Libre France 2018 – 100min.
Critique du film
Dans la vallée, oh oh, de Roya, lalilala
Dans la vallée de la Roya, l’agriculteur Cédric Herrou aide des migrants en grande difficulté à passer en France, en leur fournissant un abri temporaire et une aide administrative. Problème : son action gêne le pouvoir en place, qui cherche à y mettre un terme.
Cédric Herrou a beau revendiquer ne pas faire de politique, il est devenu le visage d’une cause : celle des migrants. Ceux-ci passent régulièrement la frontière franco-italienne par la vallée de la Roya, où habite l’agriculteur, qui leur donne un refuge temporaire et ce malgré le fait que le pouvoir en place considère son action comme illégale.
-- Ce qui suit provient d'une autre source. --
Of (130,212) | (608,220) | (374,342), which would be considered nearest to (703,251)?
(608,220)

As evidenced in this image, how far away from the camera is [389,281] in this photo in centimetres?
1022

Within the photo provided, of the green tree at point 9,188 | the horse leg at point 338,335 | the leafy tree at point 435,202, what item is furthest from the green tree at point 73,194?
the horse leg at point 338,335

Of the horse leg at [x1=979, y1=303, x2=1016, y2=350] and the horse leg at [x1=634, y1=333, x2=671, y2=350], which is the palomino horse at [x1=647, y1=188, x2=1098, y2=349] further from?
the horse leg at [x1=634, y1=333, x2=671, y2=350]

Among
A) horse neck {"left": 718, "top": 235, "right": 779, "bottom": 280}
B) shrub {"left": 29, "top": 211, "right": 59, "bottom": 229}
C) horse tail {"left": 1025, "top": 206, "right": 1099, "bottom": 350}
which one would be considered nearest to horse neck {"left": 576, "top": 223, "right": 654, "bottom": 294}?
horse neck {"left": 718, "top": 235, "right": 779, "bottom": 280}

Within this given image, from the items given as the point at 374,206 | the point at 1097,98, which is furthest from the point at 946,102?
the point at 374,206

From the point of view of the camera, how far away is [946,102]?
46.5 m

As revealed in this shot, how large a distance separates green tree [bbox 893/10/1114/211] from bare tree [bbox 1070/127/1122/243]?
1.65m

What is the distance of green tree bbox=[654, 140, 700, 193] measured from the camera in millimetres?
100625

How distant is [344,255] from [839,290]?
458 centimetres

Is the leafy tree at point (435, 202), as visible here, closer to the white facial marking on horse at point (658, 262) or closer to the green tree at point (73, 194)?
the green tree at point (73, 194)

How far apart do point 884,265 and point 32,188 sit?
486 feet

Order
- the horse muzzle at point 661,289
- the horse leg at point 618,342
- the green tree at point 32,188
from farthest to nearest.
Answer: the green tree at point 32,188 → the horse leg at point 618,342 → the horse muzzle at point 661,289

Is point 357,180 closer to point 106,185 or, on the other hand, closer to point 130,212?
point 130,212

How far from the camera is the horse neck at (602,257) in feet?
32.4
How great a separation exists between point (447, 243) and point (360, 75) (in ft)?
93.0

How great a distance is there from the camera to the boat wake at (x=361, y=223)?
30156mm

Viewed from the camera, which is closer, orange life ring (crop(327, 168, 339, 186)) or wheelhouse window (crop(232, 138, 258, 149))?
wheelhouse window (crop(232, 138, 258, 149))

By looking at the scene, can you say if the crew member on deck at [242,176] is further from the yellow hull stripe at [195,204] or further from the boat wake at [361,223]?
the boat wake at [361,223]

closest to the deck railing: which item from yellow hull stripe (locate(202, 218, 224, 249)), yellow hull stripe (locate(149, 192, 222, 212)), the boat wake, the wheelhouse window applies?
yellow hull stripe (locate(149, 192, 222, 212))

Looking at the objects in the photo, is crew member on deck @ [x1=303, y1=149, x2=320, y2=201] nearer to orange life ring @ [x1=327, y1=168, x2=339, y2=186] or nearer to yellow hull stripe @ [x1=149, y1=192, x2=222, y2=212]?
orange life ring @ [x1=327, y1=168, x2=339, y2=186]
Une situation tendue qui a vivement intéressé le cinéaste Michel Toesca, qui a décidé de lui consacrer le présent documentaire, Libre.
Dans le jardin de Cédric Herrou, il y a toujours plusieurs dizaines de migrants, parfois même plus d’une centaine. Des gens qui fuient leur pays, ont traversé des zones de guerre, perdu des proches et qui pourraient témoigner de l’horreur abjecte et de l’inhumanité du monde. Michel Toesca ne nous accordera pourtant que quelques instants avec deux d’entre eux. L’un, visiblement encore un peu hagard, a fui Boko Haram et très certainement perdu son frère. Il s’exprime librement et son récit est déchirant. Le second, en revanche, réserve une surprise de taille au spectateur... mais aussi au réalisateur : il est clandestin, et pourtant, il affirme qu’il est nécessaire que la France ferme ses frontières.
Étonnante contradiction mais peu importe : il sera promptement et paternellement contredit. Michel Toesca corrige immédiatement et hors champ le migrant, non, ce n’est pas comme ça, c’est comme ça, ton réel est faux, mon réel est vrai. Ce n’est qu’une scène, et pourtant, elle catalyse l’ensemble de ce qui fait de Libre un nid à problèmes. Plutôt que de laisser le lieu s’exprimer à la manière d’un Wiseman, plutôt que d’interroger à la manière d’un Marker, ou plutôt que de donner le pouvoir de s’exprimer à autrui à la manière d’un Rouch, la démarche de Michel Toesca semble extrêmement rigide et cloisonnée, ne prenant que ce qui l’implique (et cela comprend une scène où il se raconte ivre face à la caméra, place qu’il aurait pu accorder à un migrant peut être) et corrigeant le reste par ses interventions plutôt que d’interpréter le réel.
Critiquable dans sa démarche, Libre donne également constamment l’impression de se tromper de sujet, et c’est paradoxalement lorsque le film s’intéresse le moins à Cédric Herrou qu’il est le plus fort et le plus cinégénique. Outre les migrants, malheureusement presque figurants, Libre réussit sans le vouloir à filmer la menace de l’uniforme, celui des gendarmes mais aussi des cols blancs. Le caractère menaçant et violent des figures d’autorité piétinant le droit est renforcé par le cadre, qui en fait des ombres aussi glaçantes que fugaces, spectres captés à la lisière du hors-champ. Une menace qui ne cessera de croître jusqu’à l’explosion lors d’une terrible confrontation avec une avocate en fin de film.
Pourtant, si beau soit le sujet, si choquante et scandaleuse soit la situation décrite par le film, et particulièrement le comportement des autorités françaises, si xénophobe et raciste soit cette politique de la crise des migrants, si courageuse et louable soit l’action de Cédric Herrou ; si tout cela mérite d’être raconté, rien n’est plus inutile et stérile qu’un film dont la démarche intellectuelle est si pauvre, faisant à peine l’effort d’accorder de l’individualité à la masse des migrants pour mieux se rabattre et glorifier des icônes.
En bref ! un « reportage en immersion » réussi, un film « utile et humaniste », et pourtant un documentaire en surface complètement à côté de la plaque. Le schtroumpf à lunettes à encore frappé.